What's New in Version 4.0.1
The 4.0.1 release of the MapR Distribution for Apache Hadoop contains the following new features:
MapR-DB is a high-performance NoSQL database that supports both operational and analytic applications. This database is integrated into the MapR Distribution for Hadoop and used for big data applications. MapR-DB comes with a number of performance, reliability, and availability innovations. (In earlier versions of the MapR Distribution, MapR-DB was named M7.)
The MapR Community Edition now includes support for MapR-DB. You can develop applications using HBase APIs and deploy an unlimited number of nodes. MapR-DB applications requiring high availability (HA) features such as mirroring, snapshot, and NFS HA should migrate to MapR Enterprise Database Edition.

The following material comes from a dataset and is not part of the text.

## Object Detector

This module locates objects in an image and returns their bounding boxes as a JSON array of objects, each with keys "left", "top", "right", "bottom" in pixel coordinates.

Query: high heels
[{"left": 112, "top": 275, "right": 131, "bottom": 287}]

The MapR Enterprise Edition is for Hadoop and HBase applications. Migrating to MapR Enterprise Edition will make MapR-DB tables read-only.
Support for Hadoop 2.4.1
The MapR Distribution is built on the Hadoop 2.4.1 code base, including YARN 2.4.1.
MapR clusters support the YARN framework. In addition to Hadoop YARN functionality, MapR provides these features:
- The MapR Warden service manages node memory resources for the NodeManager, ResourceManager, and HistoryServer services. It also manages YARN container resources based on CPU, memory, and disks available on the node.
- The MapR Control System (MCS) includes views for the ResourceManager and JobHistoryServer user interfaces.
- High availability for the ResourceManager.
A node in a MapR cluster can run MapReduce v1 jobs, MapReduce v2 applications, and other applications that run on YARN. Warden distributes CPU, memory, and disk resources between the TaskTracker and NodeManager.
Version 4.0.1 includes the following YARN enhancements.
The MapR label-based scheduling feature works with the following Hadoop YARN services: ResourceManager and NodeManager.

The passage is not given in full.